Es ist August und tAMtAM tuckert tief im Post-Urlaubs-Trauma nach – HAMBURG.
Dort haben die netten Menschen vom Kampnagel einige Tonnen Rindenmulch auf ihren Hof gekippt und veranstalten darauf ein Sommerfestival mit Austellungen, Performances, Konzerten.
Auf die Frage nach Karten für den Auftritt von Yoko Ono & Thurston Moore entstehen an der Abendkasse nur noch ermüdete Mundwinkel-Zuckungen, tAMtAM ergattert dafür Tickets für Dark Material, einer Performance von Jeremy Wade, Xiu Xiu und Monika Grzymala, sowie für den SOUND OF SILENCE-Simon&Garfunkel-Abend von Jan Plewka.
Dark Material soll wie Eintopf funktionieren: Man verköchelt drei unterschiedliche Zutaten miteinander (hier: Zeitgenössischer Tanz, Kunst, Musik), bis sie irgendwie eins werden.

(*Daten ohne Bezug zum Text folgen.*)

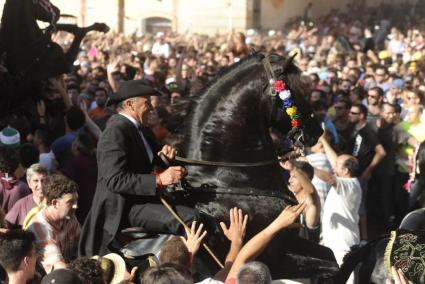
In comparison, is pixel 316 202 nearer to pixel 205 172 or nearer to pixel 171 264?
pixel 205 172

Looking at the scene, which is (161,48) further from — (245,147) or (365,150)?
(245,147)

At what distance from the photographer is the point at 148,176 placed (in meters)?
6.06

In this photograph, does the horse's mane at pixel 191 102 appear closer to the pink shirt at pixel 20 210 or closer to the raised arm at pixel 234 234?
the raised arm at pixel 234 234

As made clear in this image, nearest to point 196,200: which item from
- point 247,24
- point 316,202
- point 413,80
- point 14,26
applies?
A: point 316,202

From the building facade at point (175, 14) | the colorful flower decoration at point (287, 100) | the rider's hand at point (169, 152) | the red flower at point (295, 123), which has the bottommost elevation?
the building facade at point (175, 14)

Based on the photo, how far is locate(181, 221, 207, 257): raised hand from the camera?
589 centimetres

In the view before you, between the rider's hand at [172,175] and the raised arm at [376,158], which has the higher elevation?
the rider's hand at [172,175]

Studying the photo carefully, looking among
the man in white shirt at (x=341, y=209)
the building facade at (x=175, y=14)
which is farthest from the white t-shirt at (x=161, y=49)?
the building facade at (x=175, y=14)

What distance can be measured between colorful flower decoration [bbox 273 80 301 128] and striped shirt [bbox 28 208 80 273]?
5.55ft

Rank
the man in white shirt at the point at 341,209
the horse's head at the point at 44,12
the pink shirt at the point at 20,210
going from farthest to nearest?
the horse's head at the point at 44,12 < the man in white shirt at the point at 341,209 < the pink shirt at the point at 20,210

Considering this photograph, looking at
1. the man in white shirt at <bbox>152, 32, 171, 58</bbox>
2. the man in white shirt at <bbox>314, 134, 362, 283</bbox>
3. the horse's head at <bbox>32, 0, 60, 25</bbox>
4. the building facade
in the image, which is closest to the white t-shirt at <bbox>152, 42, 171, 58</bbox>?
the man in white shirt at <bbox>152, 32, 171, 58</bbox>

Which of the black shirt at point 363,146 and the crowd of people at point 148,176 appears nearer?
the crowd of people at point 148,176

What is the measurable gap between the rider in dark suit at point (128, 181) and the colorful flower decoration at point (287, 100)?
76cm

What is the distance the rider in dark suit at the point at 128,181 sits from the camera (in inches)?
238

Monika Grzymala arbeitet mit schwarzen Linien (mal aus Tape, mal projiziert), die den Raum optisch dominieren und den beiden Tänzern von Jeremy Wade zumindest gelegentlich klare Beschränkungen vorgeben. Weil tAMtAM das Programmheft vorher nicht gelesen hat, bleibt die Choreografie während der Vorführung ein etwas vager Ausdruck menschlicher Annäherung.
Dagegen bombt die Musik von Xiu Xiu komplett weg – angefangen vom Trommelfell (zu Beginn werden Ohrenstöpsel verteilt) bis hin zu allem anderen, was an diesem Abend stattfindet. Ob Linien und schnaufende Tänzer auch ohne Xiu Xiu funktioniert hätten, sei dahingestellt, fest steht: Xiu Xiu funktioniert ohne sie, bei geschlossenen Augen, und erzählt dabei mehr von Abgründen, von den Grenzen, die niemand so recht erforschen will, als verschobene Tape-Ballen.
Vielleicht ist das Musik, die einfach zu extrem ist, um eine Darstellung zuzulassen. tAMtAM überlegt nach diesem Abend, ob da – einige Jährchen nach Ludwig von B. & Konsorten – wohl eine neue Form der absoluten Musik aufgetaucht ist.
SOUND OF SILENCE am nächsten Abend ist dann das Kontrastprogramm; statt den Kunst-Kennern sitzen da hauptsächlich Simon&Garfunkel-Fans, die mal wieder ihre Lieblings-Songs mitgrölen wollen. Jan Plewka singt normalerweise bei der Band Selig, hat es nicht ganz so mit den leisen Tönen (vor allem beim namengebenden Song), beweist dafür aber die Fähigkeiten eines entertainenden Zirkusdirektors: Die einzelnen Nummern sind zwar inszeniert, eine inhaltliche Linie gibt es aber irgendwie nicht (außer dass sie halt alle von S&G sind, Mensch!). Trotzdem wirds fast nie langweilig, was sicherlich auch an der großartigen Band liegt, die Plewka mitgebracht hat. Musiker auf der Bühne dabei zu beobachten, wie sie Spaß beim Spielen haben, macht tAMtAM halt irgendwie froh.
Weitere Highlights: Eine Saxophon-spielende Diskokugel, ein schüchterndes Mädchen am Klavier, im Publikum platzierte Sänger, Taschenlampen-Choreo bei der obligatorischen Biographie-Einlage, eine Mrs. Robinson-Video-Installations-Performance und 257915 Zugaben.
tAMtAMs muss nach diesem Abend seine Bewertung von Cover-Bands nochmal grundlegend überdenken.
(tAMtAM versinkt im Anschluss wieder in der Sommer-Lethargie und erwacht erst, als Anfang September der Berliner Herbst hereinregnet.)